*Source extract:*
◇ ◇ ◇ ◇ ◇ ◇ ◇

USOPC Bullish on Chances of Success at 2026 Winter Olympics
USOPC's Sykes updates on future Games and references NBC, IOC matters
Posted On: September 25, 2025 By :Even with all of the attention that has been focused on the two upcoming Olympic and Paralympic Games hosted in the United States over the next decade, there was the reminder during this week’s USOPC Assembly in Salt Lake City that its athletes will be competing in Italy in the 2026 Winter Games in less than four months.
“We are incredibly excited about the performance that you’re going to see from Team USA,” said Gene Sykes, chair of the USOPC Board of Directors and IOC member. “We think this could be the all-time high in terms of Team USA performance. Those of you who go, I think you’ll have an exceptional experience.”
Sykes also mentioned the IOC’s deal with NBC for U.S. TV rights made in March this year through the 2036 Games, of which there is not a host. IOC President Kirsty Coventry was on the “Today” show in the past week as part of the buildup to Milan-Cortina.
“They did that because Utah has 2034,” Sykes said. “That’s what made (NBC) confident enough to say, we’re going to invest another several billion dollars in our commitment for the future, even without knowing anything about what media will look like 12 years down the road. So it’s an incredible testament to their confidence in how well these Games will come off and how excited they are about that.”

◇ ◇ ◇ ◇ ◇ ◇ ◇

*Questions to answer:*
(a) Answer these questions about the USOPC article, one line each:
(i) In which city was this week's USOPC Assembly held?
(ii) What two positions does Gene Sykes hold?
(iii) Through which Games does the IOC's deal with NBC for U.S. TV rights run?
(b) Continue the USOPC article from its last paragraph.

*Information provided:*

◇ ◇ ◇ ◇ ◇ ◇ ◇

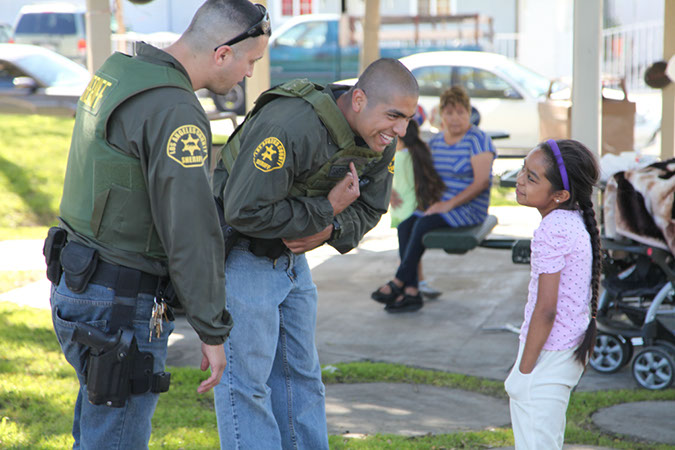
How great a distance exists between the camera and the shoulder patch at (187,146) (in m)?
2.20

◇ ◇ ◇ ◇ ◇ ◇ ◇

*Answers provided:*
(a)
(i) Salt Lake City
(ii) Chair of the USOPC Board of Directors and IOC member
(iii) The 2036 Games

(b)
Sykes gave an organizational update during a meeting of the steering committee for the 2034 Olympic and Paralympic Winter Games, noting the Games’ return to Utah after it hosted in 2022 just as, in 2028, Los Angeles will be hosting the Summer Games for the third time and first since 1984.
“We just have to bank that tremendous legacy of what people before us did,” Sykes said. “In (SLC34’s) case, some of the same people are still here. And I will tell you that Peter Ueberroth, the organizer of the 1984 Games, is very near to all of us in Los Angeles, and so we’re very proud to be part of something which is a continuing legacy in this country. And I think it’s a great testament to what it means to be Americans and participate in this incredible movement.”

The movement has also changed dramatically in the past year with the election of IOC President Kirsty Coventry. Once Coventry assumed the presidency from Thomas Bach, she held a two-day workshop to get feedback from members including Sykes.
“The first day she was in office, it’s almost as if she’d changed everything,” Sykes said. “She said, ‘We’re going to do this differently.’ Rather than do the things the way we’ve done them before, we’re going to pause and we’re going to reflect, then we’re going to think about what we really want to do. It was an incredibly well-prepared, very thoughtful exercise where we all weighed in and they invited us to say anything we wanted to say, provide every idea to be as provocative as we could be. And I will tell you with a lot of confidence, there is a change coming and change will be positive.”
In the midst of what the USOPC has been referring to as “The Golden Decade,” there was even a joke during the steering committee meeting about hosting the 2050 Winter Games. Whether serious or not, it was hinted that the Games’ presence in the U.S. will certainly not end in eight years’ time.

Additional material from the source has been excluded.